Required tasks |
a) According to the article on the porn filter petition, which internet service provider is so far the only one offering parents an opt-in filter at network level?
b) In the article on the porn filter petition, what reasons do the petition's organisers give for wanting an adult-only opt-in filter?
c) Transcribe the article on the porn filter petition from "Published 08 June" to "than 95,000 signatures.".

UK: Petition for porn filters nears 100,000 signatures

Published 08 June 2012
A petition calling upon the Government to force internet service providers to make accessing pornography an adult only opt-in service has gathered more than 95,000 signatures.

The petition's organisers, SaferMedia and Premier Media Group, are aiming to reach 100,000 signatures before the petition is closed in a few weeks.

They argue that the filter would give parents greater control over what their children are viewing online and stop sexually explicit material coming into the home.

Major ISPs have resisted pressure to introduce the filter despite widespread concern about the impact pornography is having on children and young people in Britain.

TalkTalk is so far the only ISP to offer an opt-in filter to parents at network level. BT, Sky and Virgin have only agreed to offer customers the option of installing parental controls.

Google's head of UK public policy Sarah Hunter recently rejected the system, calling instead for more "training" for parents.

"Unfortunately for 14-year old boys, there is a limit on how you can protect them when they are actively searching for pornography," she said.

The Prime Minister is reportedly to consult on whether ISPs should be made to block adult material as a default for their customers.

The intervention follows a parliamentary inquiry chaired by Tory MP Claire Perry which concluded that the Government and ISPs need to do more to protect children from viewing unsuitable content online.

A leading American neuroscientist, Dr William Struthers, told MPs at the House of Commons last month that young people in Britain were "rampantly" accessing porn.

He warned that people who are exposed to sexually explicit material at a young age are more likely to act out what they see, become sexually active at a younger age, and have problems forming deep relationships with other people.

"They are not ready for the stimulation that an adult brain can handle," said Dr Struther.

"They can see it, they know how to do it, but they don't know how to emotionally respond to the consequences of those actions."

According to Psychologies Magazine, the single largest group of internet pornography consumers is children aged 12 to 17.

A YouGov poll last year found that 93% of women and 73% of men in the UK feel that the ease with which pornographic material can be viewed online is damaging to children.

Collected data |
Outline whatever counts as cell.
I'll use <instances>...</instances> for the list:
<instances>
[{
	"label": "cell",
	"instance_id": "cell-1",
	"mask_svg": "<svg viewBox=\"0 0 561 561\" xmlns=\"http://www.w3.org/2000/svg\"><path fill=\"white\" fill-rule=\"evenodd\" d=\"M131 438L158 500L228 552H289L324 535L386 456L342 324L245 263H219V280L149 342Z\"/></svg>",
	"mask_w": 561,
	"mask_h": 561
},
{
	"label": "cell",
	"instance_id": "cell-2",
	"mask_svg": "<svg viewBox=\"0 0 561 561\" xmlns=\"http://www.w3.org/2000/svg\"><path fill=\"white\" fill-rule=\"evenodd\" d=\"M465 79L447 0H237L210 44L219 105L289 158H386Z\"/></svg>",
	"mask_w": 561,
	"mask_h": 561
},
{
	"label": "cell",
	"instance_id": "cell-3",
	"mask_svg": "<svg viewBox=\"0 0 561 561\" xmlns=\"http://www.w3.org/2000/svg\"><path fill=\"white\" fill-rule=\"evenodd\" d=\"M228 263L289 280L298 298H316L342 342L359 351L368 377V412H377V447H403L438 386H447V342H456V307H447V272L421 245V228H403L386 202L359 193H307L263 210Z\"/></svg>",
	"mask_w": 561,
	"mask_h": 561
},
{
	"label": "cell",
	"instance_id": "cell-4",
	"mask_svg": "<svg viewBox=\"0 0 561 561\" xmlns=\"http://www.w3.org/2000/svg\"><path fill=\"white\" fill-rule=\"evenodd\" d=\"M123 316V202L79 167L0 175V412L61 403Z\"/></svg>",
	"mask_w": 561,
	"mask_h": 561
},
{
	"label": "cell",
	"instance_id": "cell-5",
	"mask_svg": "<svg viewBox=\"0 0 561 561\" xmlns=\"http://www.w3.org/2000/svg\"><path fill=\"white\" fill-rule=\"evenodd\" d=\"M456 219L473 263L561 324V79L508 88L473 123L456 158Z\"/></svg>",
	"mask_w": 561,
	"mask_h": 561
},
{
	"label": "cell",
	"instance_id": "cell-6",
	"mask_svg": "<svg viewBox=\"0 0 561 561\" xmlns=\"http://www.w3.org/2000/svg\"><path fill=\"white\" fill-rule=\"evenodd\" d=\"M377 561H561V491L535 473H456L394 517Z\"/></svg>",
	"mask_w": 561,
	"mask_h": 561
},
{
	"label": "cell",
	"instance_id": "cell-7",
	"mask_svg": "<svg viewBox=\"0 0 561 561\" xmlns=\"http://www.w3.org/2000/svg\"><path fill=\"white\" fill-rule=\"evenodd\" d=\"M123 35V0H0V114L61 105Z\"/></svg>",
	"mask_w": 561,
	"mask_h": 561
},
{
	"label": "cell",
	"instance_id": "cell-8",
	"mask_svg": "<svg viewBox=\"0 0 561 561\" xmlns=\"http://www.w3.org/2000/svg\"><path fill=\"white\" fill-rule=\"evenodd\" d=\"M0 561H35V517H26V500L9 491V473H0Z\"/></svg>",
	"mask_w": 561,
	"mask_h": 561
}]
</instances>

Solution list |
a) TalkTalk

b) The organisers argue that the filter would give parents greater control over what their children view online. They also say it would stop sexually explicit material from coming into the home.

c)
Published 08 June 2012
A petition calling upon the Government to force internet service providers to make accessing pornography an adult only opt-in service has gathered more than 95,000 signatures.